Sons of Revolution” jest bardzo osobistym albumem, będącym swoistym dziękczynieniem ku rewolucji portugalskiej. Pokojowe obalenie dyktatury Salazara w 1974 roku skutkowało zakończeniem wojen kolonialnych w Mozambiku i Angoli. Właśnie z Angoli wyemigrował ojciec Julio osiadając w Portugalii, gdzie łatwo dokończyć tę historię, poznał przyszłą matkę artysty. Tak oto Resende czuje się nie tyle w obowiązku, co w charakterze świadka poprzez muzykę opowiedzieć swoją historię. Powtarza wszak nieustannie, że najważniejsza dla niego jest „wolność wyrażania siebie”. Sentencję tę podpiera drugą częścią fado-jazz, którą stworzył wraz z gitarzystą Bruno Chaveiro, kontrabasistą André Rosinha oraz perkusistą Alexandre Frazão. Ważnym punktem „Sons of Revolution” jest wokalny gość, Salvador Sobral. Ten zwycięzca Eurowizji z 2017 roku jest dla Julio najznakomitszym wokalistą jakiego pianista słyszał w całym swoim życiu (!!!). 

Album złożony jest zarówno z autorskich kompozycji Resende, jak i interpretacji znanych utworów fado, plus jedna zewnętrzna kompozycja. Chociaż liderem i producentem całości jest Julio, to nie można pominąć odczucia, że dzieli on swój plan z Bruno Chaveiro. Jego portugalska gitara (często porównywana do lutni) odgrywa tutaj kluczową rolę przejmując rolę melodyjności i całkowicie przodując w niektórych utworach. Szczerze przyznam słuchając Chaveiro, że mam niekiedy trudności, aby nie skupiać się tylko na nim. Z drugiej strony powoduje, że album jest dużo jaśniejszy. Cały kwartet sprawia, że albumu słucha się z niebywałą trwałością emocji.
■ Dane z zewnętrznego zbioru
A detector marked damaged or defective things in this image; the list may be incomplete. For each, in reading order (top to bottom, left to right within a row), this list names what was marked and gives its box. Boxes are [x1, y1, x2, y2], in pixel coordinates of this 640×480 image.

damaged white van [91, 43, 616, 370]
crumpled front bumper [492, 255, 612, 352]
Ma się ochotę przeżywać ich podróżowanie przez jazz i fado bez końca. Ja jednak zatrzymuję się na dłużej przy „Anagrama – The Retornados Love Two Lands”. Ten jeden z duetów fortepianu i gitary przewija się na tym albumie jako dialog mądrości dwóch dojrzałych muzyków. 

Wytwórnia ACT bardzo dba, aby każdy muzyk, artysta będący w ich katalogu miał możliwość swobody wyrazu i doskonalenia ich motta, którym jest „uniwersalny język jazzu”. Osobiście uważam, że robią szalenie dobrą prace inwestując i prowadząc znakomitych pionierów w swoich kategoriach. Jeśli chodzi o Fado Jazz to obecnie nie ma bardziej uznanego i beztrosko spełniającego się artysty niż Julio Resende. Jego drugi album zakorzenia go mocniej w priorytetach ACT Records, a także daje słuchaczowi poczucie szczerej, nieklasyfikowanej i porządnej przyjemności odbioru.